You may wonder what happens when the Grape component cannot download a requested artifact, for example, because of network malfunctioning, which is, by the way, a common occurrence in field environments. The is the moment when Camel and its Camel error handler redelivery policy kicks in. You can easily instruct Camel as to what retry strategy should be used to eventually fetch and load the required dependency. All you have to do is to use a bit of the Camel DSL:

errorHandler(defaultErrorHandler().maximumRedeliveries(10).useExponentialBackOff());

When using this approach, you can be sure that Camel will keep trying to download the requested library. After a certain number of attempts to download the artifact, you may want to send back the error MQTT message back to the data center, so that your operations team can be notified about the upgrade problems at a given device.

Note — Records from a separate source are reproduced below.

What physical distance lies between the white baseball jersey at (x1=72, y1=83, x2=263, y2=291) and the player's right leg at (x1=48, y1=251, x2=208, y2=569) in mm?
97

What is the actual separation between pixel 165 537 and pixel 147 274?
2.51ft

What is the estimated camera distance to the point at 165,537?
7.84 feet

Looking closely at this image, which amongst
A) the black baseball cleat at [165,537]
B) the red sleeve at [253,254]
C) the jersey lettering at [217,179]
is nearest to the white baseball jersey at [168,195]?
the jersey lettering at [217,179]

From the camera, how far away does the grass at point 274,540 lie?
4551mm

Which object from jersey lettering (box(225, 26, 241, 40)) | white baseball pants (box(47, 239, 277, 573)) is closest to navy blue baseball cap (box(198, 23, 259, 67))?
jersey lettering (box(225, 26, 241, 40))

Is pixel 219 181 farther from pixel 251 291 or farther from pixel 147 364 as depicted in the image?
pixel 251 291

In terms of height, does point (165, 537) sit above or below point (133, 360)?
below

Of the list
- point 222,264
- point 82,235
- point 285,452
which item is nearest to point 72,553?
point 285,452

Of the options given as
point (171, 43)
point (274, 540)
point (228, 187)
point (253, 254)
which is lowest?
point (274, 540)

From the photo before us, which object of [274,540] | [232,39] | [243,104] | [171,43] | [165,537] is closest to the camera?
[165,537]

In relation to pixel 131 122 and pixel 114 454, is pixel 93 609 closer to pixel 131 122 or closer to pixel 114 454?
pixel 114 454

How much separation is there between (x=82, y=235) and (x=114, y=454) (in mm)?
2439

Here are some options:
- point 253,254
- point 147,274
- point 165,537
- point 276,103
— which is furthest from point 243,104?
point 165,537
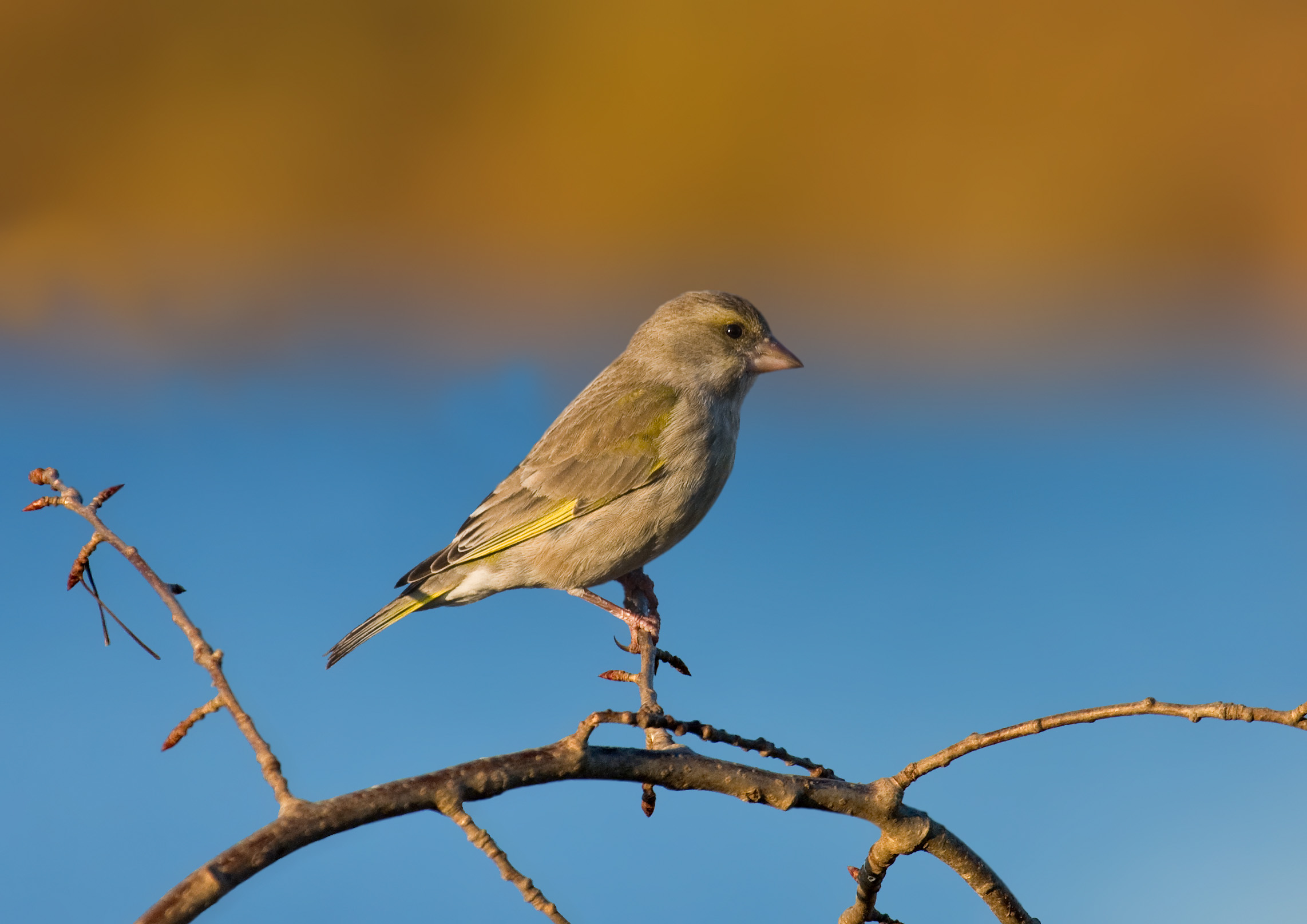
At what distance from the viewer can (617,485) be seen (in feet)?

Loading patches on the gateway restart

Another interesting question is if the patches loaded by the Grape component will be persisted after the gateway restarts. Yes, indeed – the Camel Grape component keeps track of the patches it loaded – by default the list of the patches deployed is stored in the device file system using a plain text file. If you would like to tell Camel to load the installed patches, add the GrapeEndpoint.loadPatches method call into your route definition:

import static org.apache.camel.component.grape.GrapeEndpoint.loadPatches;
...
camelContext.addRoutes(new RouteBuilder() {
  @Override
  public void configure() throws Exception {
    loadPatches(camelContext);
  }
});

Listing patches installed on the gateway

You might also be interested in listing the patches installed on a particular gateway device. The following route demonstrates how to connect embedded HTTP server based on the Netty with the Grape component:

import static org.apache.camel.component.grape.GrapeEndpoint.loadPatches;
...
camelContext.addRoutes(new RouteBuilder() {
  @Override
  public void configure() throws Exception {
    loadPatches(camelContext);

    from("netty4-http:http://0.0.0.0:80/patches").
      setHeader(GrapeConstants.GRAPE\_COMMAND, GrapeCommand.listPatches).
      to("grape:listPatches");
  }
});

… you can now open the following URL in the web browser and see the list of the installed artifacts:

$ curl http://your.gateway.com/patches
org.apache.camel/camel-salesforce/2.15.2
org.apache.camel/camel-ftp/2.15.2

Summary

As you can see, Camel in combination with Groovy class loading capabilities provides hot updates features, which are extremely useful for IoT systems. Camel’s capability to provide runtime updates over-the-air is an interesting alternative for OSGi deployments. With the Camel Grape component you can take advantage of dynamic class loading while still keeping all the benefits of the flat classpath.